If you’ve been reading this blog for a while, you’ll notice that we often end up talking about explainable AI. That’s because explainable AI is something that our customers care a lot about.
If you’re an investor relying on Bitvore, for example, you potentially have a lot of time and money invested in how our algorithm classifies information. Why is one article tagged the way it is? Why does our algorithm rank sentiment the way it does?
So, here’s a secret: Not every job needs a hammer. Not every problem looks like a nail. Not every text and content analysis problem needs AI. Building AI models comes with an operational and computational cost. It's important to know where that benefit kicks in on the return-on-investment curve. Sometimes small, well-defined problems are better suited to small(ish), deterministic solutions. It's important to pick the right tool for the task.
What’s the Difference Between AI and Brute Force
A Rubik’s cube is an excellent analogy to start with. Solving a Rubik’s cube makes you look smart, but you don’t necessarily have to be an intelligent person to solve a Rubik’s cube. Instead, you memorize a series of what amount to IF/THEN statements—to solve a row that looks like X, move a column to position Y, and so on.
These are called heuristics. People use heuristics when there are far too many choices, options, or moves to fully memorize. If you solve a Rubik's cube enough times, you learn which heuristics end up in a "payoff", aka you solve the puzzle or solved it more quickly, and which ones end up in a dead end or take longer. Most computer programs do not use heuristics for small problems. For a Rubik's cube, similar to tic-tac-toe, there exists a vast yet finite number of legal moves from one configuration to the next. Even more importantly, if each of those configurations are small enough to fit into the memory of a computer, the minimal number of moves to solve the cube can be computed.
When presented with a Rubik’s cube, the computer looks up its configuration in a database and then looks up the steps it needs to solve. With enough computing resources, you can create a software application that solves a Rubik’s cube in the blink of an eye simply by iterating through all the possible moves. While a computer solving the cube may seem intelligent, there’s nothing related to artificial intelligence about the way this approach does this. For problems that don't have 'enumerable' moves or a well defined set of configurations, brute force doesn't cut it.
An algorithm would work entirely differently. OpenAI, for example, solved this problem by creating a 3D model of a Rubik’s cube and then creating an AI that would repeatedly attempt to solve it in simulation. Once it understood how to solve a cube initially, it would repeatedly try to optimize its solutions until it could solve a Rubik’s cube at a relatively high speed.
Why Use Brute Force When Algorithms are Available?
Algorithms are great when you need to create an application that can solve complex problems quickly while using a relatively small amount of resources. However, the disadvantage of algorithms is that creating an algorithm takes a lot of time and resources. Meanwhile, brute force might take a relatively large amount of time and resources to solve a problem, but creating that brute force solution might be nearly effortless in comparison.
Returning to our Rubik’s cube example, it took OpenAI from May to July of 2017 to create an algorithm that could successfully solve a 3D Rubik’s cube in simulation. (Granted, they made things harder for themselves by solving it with a simulated mechanical limb.) When they moved from a 3D Rubik’s cube to a real-life cube and robotic arm, their algorithm could still only solve the cube around 60% of the time.
Even when it comes to far less complicated tasks, it takes a long time and a lot of resources to train an AI. Research shows that the resources needed to train a best-in-class AI model have doubled roughly every three and a half months. Not only do these models need more servers and compute time to train, but they also take more energy—there’s a real chance that over-reliance on AI could actually exacerbate global warming, as training a high-end machine learning model might generate over 300 tons of carbon. That’s over 16 times as much carbon as the average American emits in a year.

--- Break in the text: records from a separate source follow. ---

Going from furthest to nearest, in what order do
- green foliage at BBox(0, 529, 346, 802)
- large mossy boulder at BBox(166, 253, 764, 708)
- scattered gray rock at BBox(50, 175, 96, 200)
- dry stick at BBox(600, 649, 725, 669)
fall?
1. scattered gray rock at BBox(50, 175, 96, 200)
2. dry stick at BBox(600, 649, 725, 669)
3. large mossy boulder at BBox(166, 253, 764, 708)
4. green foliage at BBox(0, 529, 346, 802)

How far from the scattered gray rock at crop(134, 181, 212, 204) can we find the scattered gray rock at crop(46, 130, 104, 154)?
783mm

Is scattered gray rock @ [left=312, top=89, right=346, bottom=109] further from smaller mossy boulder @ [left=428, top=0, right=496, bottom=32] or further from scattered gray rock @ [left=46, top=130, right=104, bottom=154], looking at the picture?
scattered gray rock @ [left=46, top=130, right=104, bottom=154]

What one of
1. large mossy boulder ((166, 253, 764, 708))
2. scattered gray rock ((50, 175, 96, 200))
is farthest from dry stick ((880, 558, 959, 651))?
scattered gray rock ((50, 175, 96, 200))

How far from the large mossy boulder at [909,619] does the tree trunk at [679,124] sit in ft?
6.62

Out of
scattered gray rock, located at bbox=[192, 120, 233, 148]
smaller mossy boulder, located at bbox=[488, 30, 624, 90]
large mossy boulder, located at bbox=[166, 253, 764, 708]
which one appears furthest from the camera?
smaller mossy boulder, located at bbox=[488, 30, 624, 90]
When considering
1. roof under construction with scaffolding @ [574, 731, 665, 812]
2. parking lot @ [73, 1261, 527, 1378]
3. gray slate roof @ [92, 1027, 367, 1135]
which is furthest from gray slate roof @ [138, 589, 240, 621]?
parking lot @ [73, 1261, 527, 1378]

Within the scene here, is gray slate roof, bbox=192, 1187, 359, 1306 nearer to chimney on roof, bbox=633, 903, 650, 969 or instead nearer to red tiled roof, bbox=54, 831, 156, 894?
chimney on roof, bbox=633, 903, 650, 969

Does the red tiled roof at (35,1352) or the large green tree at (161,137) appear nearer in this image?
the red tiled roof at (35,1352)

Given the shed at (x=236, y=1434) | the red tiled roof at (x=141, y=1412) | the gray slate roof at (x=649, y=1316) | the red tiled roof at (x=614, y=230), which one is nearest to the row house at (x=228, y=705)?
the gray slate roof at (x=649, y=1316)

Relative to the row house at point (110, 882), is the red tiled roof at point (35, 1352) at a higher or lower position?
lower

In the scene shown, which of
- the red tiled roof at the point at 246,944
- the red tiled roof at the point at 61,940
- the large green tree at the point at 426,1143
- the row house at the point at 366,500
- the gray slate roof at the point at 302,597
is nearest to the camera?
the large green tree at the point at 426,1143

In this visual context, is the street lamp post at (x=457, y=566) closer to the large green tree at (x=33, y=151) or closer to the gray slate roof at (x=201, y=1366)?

By contrast, brute-forcing a problem might not be as elegant, but it’s far less resource-intensive. You may not optimize problem-solving via brute force perfectly, but that disadvantage often goes by the wayside.
What Brute Force Has to Do with Explicability
Didn’t we start by talking about explicability?
One last advantage of brute force is that it can be easier to explain. We often find that as soon as you mention AI, people either start reflexively distrusting the output of an application—or by contrast, they start trusting it too much. If you’re talking about a black-box algorithm, then there might literally be no way to convey why your algorithm is making its choices.
By using brute force judiciously, we’re able to arrive at a happy medium. We don’t use algorithms to reinvent the wheel, which keeps our resource use down. By using algorithms only where necessary, we also reduce the number of mechanisms in the application that we need to audit. In other words, we have enough bandwidth to make sure that our algorithms are getting things right.